TARİH 21 Eylül 2018
47b OKUNMA     861 PAYLAŞIM

9 Bin Yıllık Tarihiyle Bilinen En Eski Yerleşim Merkezlerinden Biri: Çatalhöyük

Günümüzden 9 bin yıl önce, Orta Anadolu'da yerleşim yeri olan ve şimdilerde Konya sınırları içinde bulunan Çatalhöyük hakkında bilgiler.
iStock

çatalhöyük, iç anadolu'da bulunan irili ufaklı pek çok höyükten biri. zaten oranın bir höyük olduğu etrafında yaşayan herkes tarafından biliniyormuş zira konya ovası gibi dümdüz bir yerde höyükleri tespit etmek hem gözalabildiğine uzanan düzlükteki alakasız tepeciklerden, hem de üstüne çıkar çıkmaz toprağın hemen üzerinde bulunan ufak tefek çanak çömlek, obsidiyen parçaları nedeniyle çok kolay. çatalhöyük'ün tepesine çıkıp etraftaki kocaman ovaya baktığınızda gördüğünüz her hafif yükselti de bir başka höyük. dolayısıyla çatalhöyük izole bir yerleşim yeri değil.
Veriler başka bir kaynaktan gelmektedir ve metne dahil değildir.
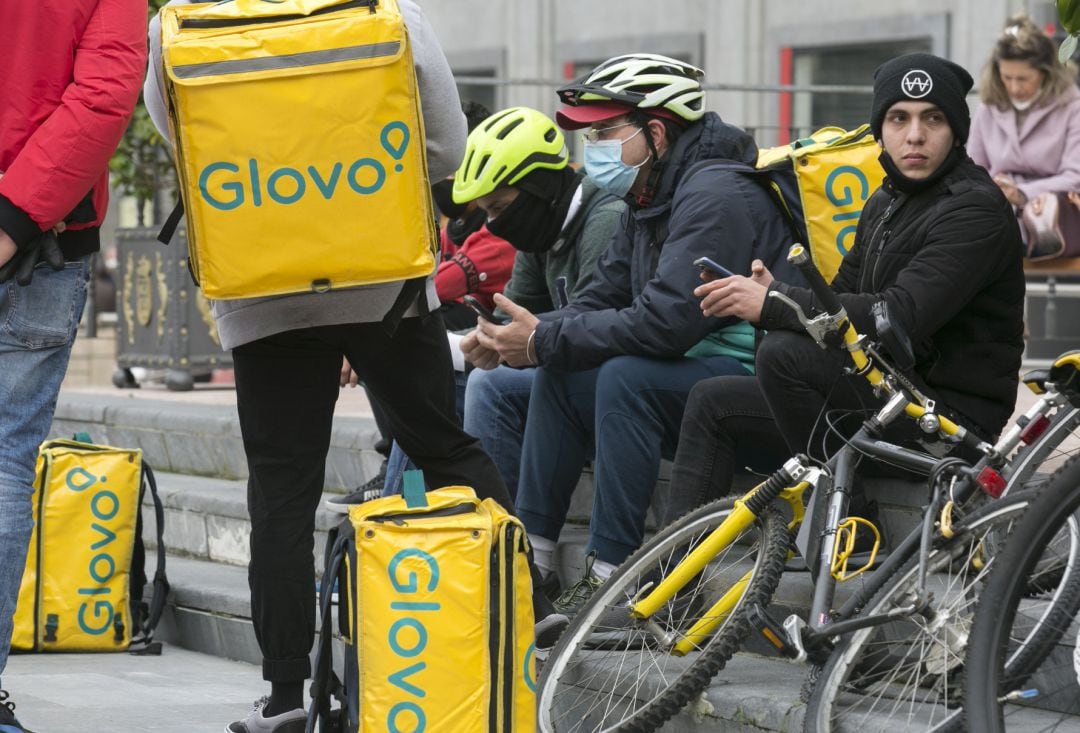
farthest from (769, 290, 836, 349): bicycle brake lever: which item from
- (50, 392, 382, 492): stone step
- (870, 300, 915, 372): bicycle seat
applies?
(50, 392, 382, 492): stone step

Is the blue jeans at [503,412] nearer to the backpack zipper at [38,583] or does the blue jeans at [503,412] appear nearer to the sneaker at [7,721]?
the backpack zipper at [38,583]

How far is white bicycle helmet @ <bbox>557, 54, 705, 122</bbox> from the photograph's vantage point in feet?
17.0

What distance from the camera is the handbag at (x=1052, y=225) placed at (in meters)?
8.14

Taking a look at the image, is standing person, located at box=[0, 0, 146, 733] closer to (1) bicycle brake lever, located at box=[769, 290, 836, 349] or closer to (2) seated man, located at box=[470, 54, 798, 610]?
(2) seated man, located at box=[470, 54, 798, 610]

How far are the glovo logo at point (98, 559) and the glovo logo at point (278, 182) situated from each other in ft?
7.60

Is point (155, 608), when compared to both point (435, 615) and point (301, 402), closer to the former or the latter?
point (301, 402)

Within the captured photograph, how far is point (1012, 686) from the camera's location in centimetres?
328

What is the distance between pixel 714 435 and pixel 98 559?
2.29m

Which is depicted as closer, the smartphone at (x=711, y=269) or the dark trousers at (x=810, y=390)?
the smartphone at (x=711, y=269)

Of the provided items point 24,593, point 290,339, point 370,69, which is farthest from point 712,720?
point 24,593

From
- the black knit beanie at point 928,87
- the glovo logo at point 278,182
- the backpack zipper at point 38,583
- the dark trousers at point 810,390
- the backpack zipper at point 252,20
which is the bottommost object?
the backpack zipper at point 38,583

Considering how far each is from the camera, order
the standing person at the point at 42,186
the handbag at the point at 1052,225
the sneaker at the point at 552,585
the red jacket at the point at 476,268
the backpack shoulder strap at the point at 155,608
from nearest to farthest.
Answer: the standing person at the point at 42,186, the sneaker at the point at 552,585, the backpack shoulder strap at the point at 155,608, the red jacket at the point at 476,268, the handbag at the point at 1052,225

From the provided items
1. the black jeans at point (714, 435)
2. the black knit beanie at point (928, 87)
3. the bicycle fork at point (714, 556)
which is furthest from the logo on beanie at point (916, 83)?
the bicycle fork at point (714, 556)

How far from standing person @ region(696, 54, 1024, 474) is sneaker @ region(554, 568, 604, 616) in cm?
74
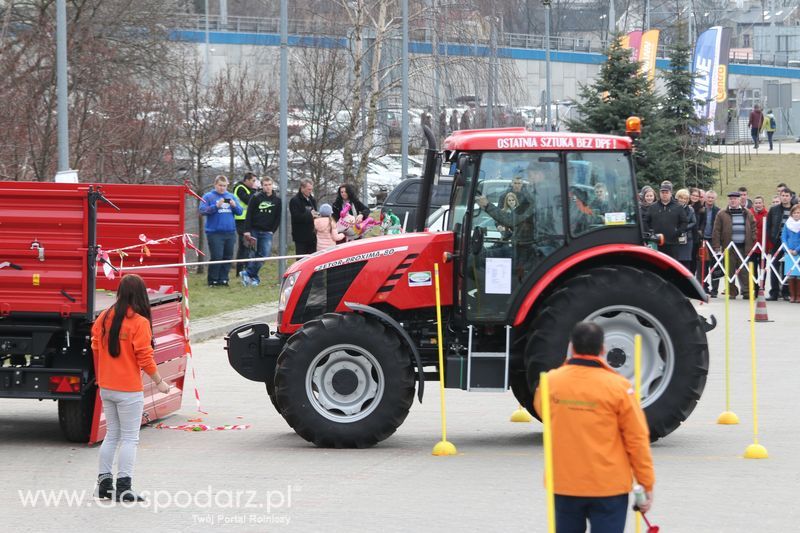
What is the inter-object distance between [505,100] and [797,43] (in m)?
94.4

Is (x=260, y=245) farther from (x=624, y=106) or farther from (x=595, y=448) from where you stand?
(x=595, y=448)

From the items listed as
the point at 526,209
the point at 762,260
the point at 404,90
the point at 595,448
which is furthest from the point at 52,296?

james mellaart'ı burayı kazmaya sevk eden buranın çevredeki pek çok höyükten çok daha büyük olması. şu anda kazı alanı höyüğün iki bölgesinde, doğu ve batı kazı alanları olarak geçiyor. her iki alanın da üstü, arkeologların daha rahat çalışması ve çıkan buluntuların korunması için bir çatı yapısı ile kapatılmış. aşağıda girişte arkeologların laboratuvar ve yaşam alanlarının olduğu bir bina, çatalhöyük'ten çıkan birkaç buluntu ile açıklayıcı panolar ve illüstrasyonların bulunduğu sergi binası ile bir çatalhöyük evinin replikası bulunuyor. özellikle bu replika, çatalhöyük yaşamını rahatça anlayabilmek için faydalı. yakın zaman içerisinde bu replika evin yanına 4 başka replika ev daha yapılması planlanıyor. daha çok buluntu ve bilgiyi konya arkeoloji müzesi ile ankara'daki anadolu medeniyetleri müzesi'nde bulunabilir.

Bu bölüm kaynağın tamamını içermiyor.